Task brief ::
Repeat the lines of the data exactly, from the first one through the one that contains "order: Primates".
Start of Data in this exercise
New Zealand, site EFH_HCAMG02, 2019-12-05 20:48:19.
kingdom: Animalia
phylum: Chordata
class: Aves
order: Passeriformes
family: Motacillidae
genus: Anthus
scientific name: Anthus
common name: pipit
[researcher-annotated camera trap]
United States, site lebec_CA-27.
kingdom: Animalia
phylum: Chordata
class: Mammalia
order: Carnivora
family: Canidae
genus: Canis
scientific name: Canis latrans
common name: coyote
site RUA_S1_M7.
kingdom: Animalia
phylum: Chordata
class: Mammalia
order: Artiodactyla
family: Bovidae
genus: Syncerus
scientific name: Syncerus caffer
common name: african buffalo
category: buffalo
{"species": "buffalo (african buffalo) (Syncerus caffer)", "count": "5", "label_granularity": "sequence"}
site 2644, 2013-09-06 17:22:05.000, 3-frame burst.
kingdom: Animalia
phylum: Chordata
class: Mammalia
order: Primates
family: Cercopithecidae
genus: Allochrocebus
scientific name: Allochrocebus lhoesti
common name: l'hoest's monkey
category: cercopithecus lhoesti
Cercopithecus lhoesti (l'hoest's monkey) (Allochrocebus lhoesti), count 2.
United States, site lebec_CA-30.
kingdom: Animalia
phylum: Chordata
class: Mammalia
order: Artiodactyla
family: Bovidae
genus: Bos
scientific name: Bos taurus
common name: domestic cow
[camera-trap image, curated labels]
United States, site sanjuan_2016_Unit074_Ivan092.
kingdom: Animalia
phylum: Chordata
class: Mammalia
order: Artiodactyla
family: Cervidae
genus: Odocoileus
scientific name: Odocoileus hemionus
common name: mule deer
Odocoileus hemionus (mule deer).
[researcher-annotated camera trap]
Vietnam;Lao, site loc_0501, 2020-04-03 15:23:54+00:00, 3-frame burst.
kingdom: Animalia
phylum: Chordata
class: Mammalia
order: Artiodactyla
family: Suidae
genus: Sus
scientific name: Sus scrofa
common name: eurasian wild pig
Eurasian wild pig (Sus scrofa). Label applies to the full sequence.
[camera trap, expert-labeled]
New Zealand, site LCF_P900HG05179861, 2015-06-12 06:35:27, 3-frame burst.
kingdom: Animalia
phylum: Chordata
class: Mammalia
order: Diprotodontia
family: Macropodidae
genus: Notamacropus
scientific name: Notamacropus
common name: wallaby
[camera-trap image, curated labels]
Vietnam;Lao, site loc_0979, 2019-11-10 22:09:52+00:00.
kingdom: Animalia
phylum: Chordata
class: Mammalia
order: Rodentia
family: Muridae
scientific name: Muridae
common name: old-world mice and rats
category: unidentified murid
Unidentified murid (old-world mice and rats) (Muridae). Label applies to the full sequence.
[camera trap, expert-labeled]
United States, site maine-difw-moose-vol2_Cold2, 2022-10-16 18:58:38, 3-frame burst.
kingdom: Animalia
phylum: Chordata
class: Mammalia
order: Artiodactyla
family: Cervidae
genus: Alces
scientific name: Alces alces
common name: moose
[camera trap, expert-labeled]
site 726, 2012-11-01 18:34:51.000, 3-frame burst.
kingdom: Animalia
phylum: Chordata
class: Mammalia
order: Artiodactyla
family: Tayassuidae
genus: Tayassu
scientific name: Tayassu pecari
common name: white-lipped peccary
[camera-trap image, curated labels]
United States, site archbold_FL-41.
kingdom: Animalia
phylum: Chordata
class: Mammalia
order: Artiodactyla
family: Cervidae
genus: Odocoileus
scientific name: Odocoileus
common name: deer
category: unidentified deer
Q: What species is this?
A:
End of Data in this exercise
Answer box ::
New Zealand, site EFH_HCAMG02, 2019-12-05 20:48:19.
kingdom: Animalia
phylum: Chordata
class: Aves
order: Passeriformes
family: Motacillidae
genus: Anthus
scientific name: Anthus
common name: pipit
[researcher-annotated camera trap]
United States, site lebec_CA-27.
kingdom: Animalia
phylum: Chordata
class: Mammalia
order: Carnivora
family: Canidae
genus: Canis
scientific name: Canis latrans
common name: coyote
site RUA_S1_M7.
kingdom: Animalia
phylum: Chordata
class: Mammalia
order: Artiodactyla
family: Bovidae
genus: Syncerus
scientific name: Syncerus caffer
common name: african buffalo
category: buffalo
{"species": "buffalo (african buffalo) (Syncerus caffer)", "count": "5", "label_granularity": "sequence"}
site 2644, 2013-09-06 17:22:05.000, 3-frame burst.
kingdom: Animalia
phylum: Chordata
class: Mammalia
order: Primates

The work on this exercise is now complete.